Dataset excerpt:
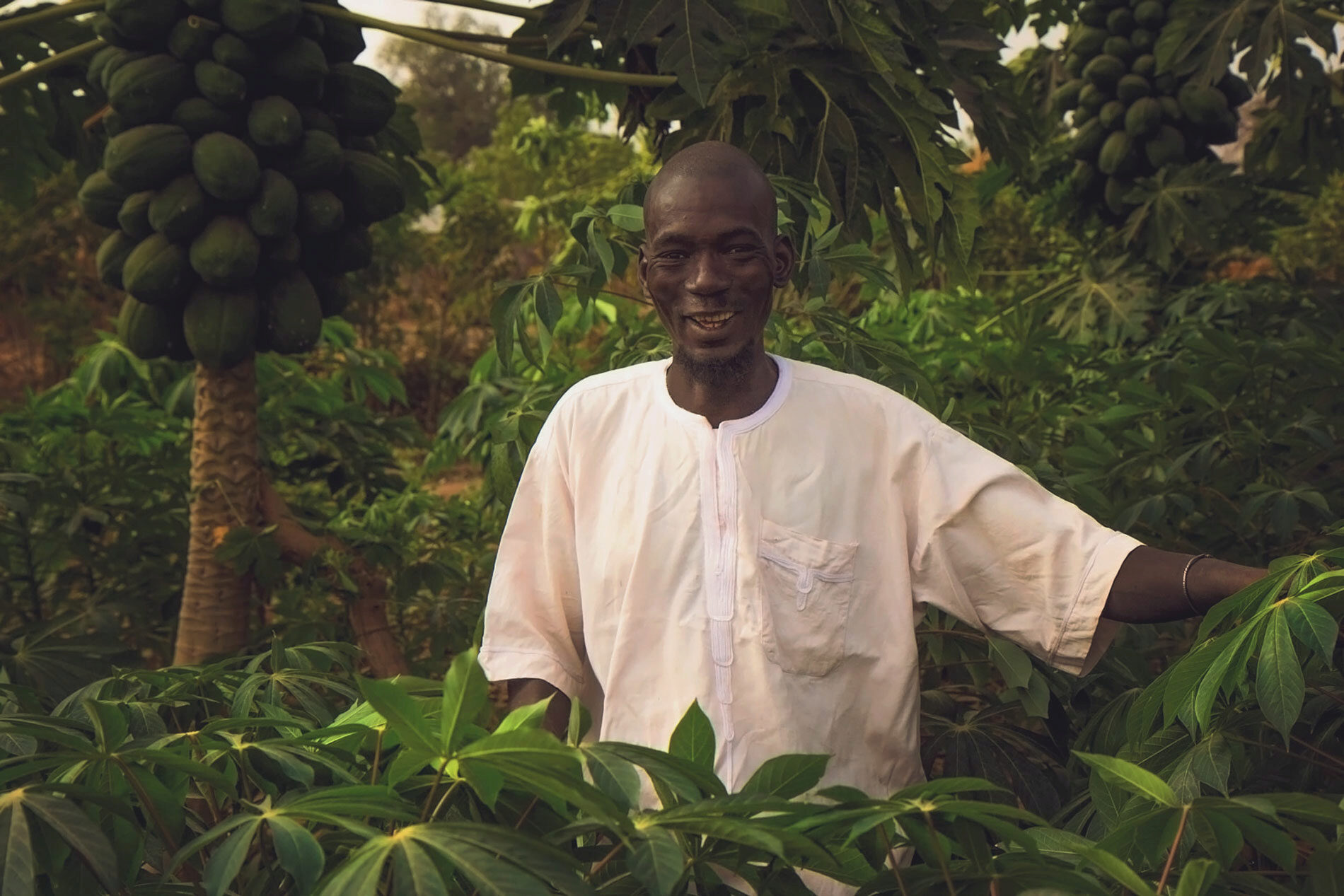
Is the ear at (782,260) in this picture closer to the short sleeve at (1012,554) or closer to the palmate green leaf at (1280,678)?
the short sleeve at (1012,554)

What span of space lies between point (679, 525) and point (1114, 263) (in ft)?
14.0

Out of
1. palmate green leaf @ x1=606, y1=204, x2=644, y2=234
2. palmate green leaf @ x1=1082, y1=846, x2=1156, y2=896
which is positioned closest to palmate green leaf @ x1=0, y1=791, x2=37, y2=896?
palmate green leaf @ x1=1082, y1=846, x2=1156, y2=896

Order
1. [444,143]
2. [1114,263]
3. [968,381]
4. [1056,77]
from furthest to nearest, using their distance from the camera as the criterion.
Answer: [444,143] → [1056,77] → [1114,263] → [968,381]

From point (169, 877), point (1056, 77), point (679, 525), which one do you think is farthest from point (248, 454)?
point (1056, 77)

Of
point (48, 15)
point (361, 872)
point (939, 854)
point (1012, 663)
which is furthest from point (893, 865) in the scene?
point (48, 15)

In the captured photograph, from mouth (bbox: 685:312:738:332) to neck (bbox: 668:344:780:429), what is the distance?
50 mm

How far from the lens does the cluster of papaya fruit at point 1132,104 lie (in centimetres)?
551

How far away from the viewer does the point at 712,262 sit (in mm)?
1675

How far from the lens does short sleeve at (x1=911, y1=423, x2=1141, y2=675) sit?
165 centimetres

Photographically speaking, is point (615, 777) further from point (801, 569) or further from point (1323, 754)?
point (1323, 754)

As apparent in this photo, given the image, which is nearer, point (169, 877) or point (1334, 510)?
point (169, 877)

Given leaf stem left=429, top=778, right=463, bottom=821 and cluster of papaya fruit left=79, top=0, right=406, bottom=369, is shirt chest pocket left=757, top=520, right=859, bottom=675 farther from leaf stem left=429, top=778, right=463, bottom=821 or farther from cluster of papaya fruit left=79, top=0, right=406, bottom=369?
cluster of papaya fruit left=79, top=0, right=406, bottom=369

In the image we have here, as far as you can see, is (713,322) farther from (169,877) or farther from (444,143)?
(444,143)

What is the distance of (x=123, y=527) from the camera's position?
3762mm
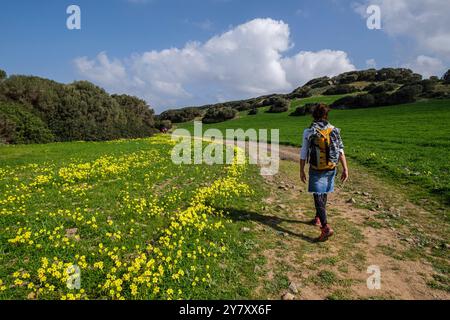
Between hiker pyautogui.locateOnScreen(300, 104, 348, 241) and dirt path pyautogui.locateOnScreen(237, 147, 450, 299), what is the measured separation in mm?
888

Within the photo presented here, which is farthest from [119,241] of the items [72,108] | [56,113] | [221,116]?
[221,116]

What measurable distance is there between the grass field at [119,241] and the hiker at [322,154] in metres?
2.19

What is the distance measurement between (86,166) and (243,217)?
11316mm

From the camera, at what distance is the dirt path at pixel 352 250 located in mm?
5852

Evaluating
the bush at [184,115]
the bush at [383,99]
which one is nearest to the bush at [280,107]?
the bush at [383,99]

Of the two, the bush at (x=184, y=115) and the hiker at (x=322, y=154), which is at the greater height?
the bush at (x=184, y=115)

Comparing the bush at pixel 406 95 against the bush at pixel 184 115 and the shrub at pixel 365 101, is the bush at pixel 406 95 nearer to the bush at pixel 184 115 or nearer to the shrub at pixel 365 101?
the shrub at pixel 365 101

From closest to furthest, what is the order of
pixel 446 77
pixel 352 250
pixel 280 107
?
pixel 352 250 → pixel 446 77 → pixel 280 107

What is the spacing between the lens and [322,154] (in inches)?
309

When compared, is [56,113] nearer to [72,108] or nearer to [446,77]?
[72,108]

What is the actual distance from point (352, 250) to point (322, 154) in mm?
2507

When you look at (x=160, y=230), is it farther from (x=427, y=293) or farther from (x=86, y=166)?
(x=86, y=166)

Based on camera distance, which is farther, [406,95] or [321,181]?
[406,95]

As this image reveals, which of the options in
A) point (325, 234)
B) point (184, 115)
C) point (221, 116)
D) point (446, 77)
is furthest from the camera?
point (184, 115)
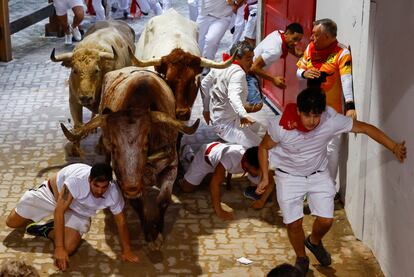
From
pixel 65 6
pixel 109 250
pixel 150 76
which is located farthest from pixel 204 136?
pixel 65 6

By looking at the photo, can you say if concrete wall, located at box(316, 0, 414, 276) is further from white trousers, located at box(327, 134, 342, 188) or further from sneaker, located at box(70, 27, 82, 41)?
sneaker, located at box(70, 27, 82, 41)

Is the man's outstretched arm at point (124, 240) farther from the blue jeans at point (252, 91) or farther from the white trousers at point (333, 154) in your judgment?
the blue jeans at point (252, 91)

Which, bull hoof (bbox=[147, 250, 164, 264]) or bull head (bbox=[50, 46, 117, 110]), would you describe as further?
bull head (bbox=[50, 46, 117, 110])

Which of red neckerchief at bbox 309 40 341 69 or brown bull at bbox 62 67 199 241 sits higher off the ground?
red neckerchief at bbox 309 40 341 69

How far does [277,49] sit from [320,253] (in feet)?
9.91

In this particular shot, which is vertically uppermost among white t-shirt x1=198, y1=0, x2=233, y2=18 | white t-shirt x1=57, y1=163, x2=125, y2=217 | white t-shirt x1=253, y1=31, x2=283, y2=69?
white t-shirt x1=253, y1=31, x2=283, y2=69

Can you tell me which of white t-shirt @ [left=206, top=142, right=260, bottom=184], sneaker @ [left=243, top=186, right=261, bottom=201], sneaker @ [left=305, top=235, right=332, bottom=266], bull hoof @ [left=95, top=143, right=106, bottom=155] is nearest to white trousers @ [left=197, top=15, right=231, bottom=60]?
bull hoof @ [left=95, top=143, right=106, bottom=155]

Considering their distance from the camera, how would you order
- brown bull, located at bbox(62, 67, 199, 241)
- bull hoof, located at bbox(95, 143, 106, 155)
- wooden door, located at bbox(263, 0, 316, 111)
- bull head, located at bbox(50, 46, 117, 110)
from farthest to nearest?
wooden door, located at bbox(263, 0, 316, 111)
bull hoof, located at bbox(95, 143, 106, 155)
bull head, located at bbox(50, 46, 117, 110)
brown bull, located at bbox(62, 67, 199, 241)

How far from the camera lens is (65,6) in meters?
14.6

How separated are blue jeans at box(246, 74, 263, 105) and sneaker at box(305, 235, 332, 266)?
93.3 inches

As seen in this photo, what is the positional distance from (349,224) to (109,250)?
245cm

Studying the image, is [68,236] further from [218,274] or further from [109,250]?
[218,274]

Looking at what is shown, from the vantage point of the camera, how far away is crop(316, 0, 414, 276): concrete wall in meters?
5.94

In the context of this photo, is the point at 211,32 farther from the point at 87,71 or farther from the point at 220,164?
the point at 220,164
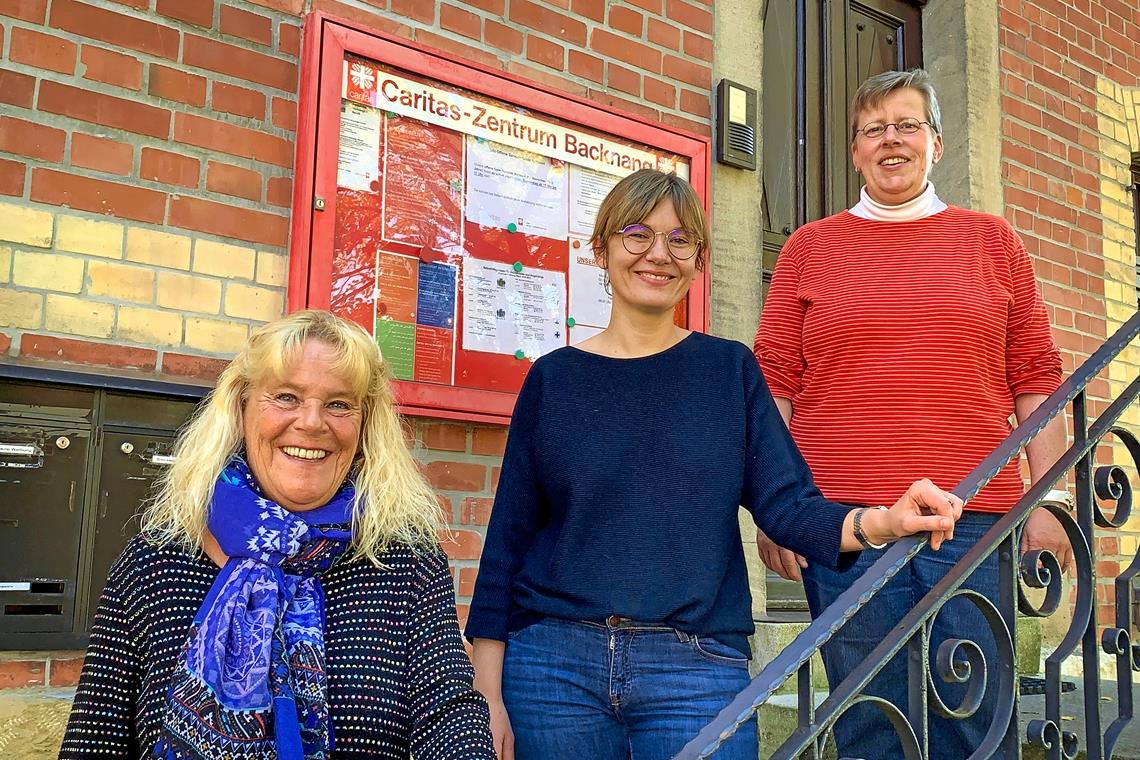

Stated task -
Pick out every line in the items above that contains the string "inches", treating uppercase and lowercase as different, and copy each of those lines in full.

In response -
What is the spacing between the lens and [322,154] (in inches)?
93.3 inches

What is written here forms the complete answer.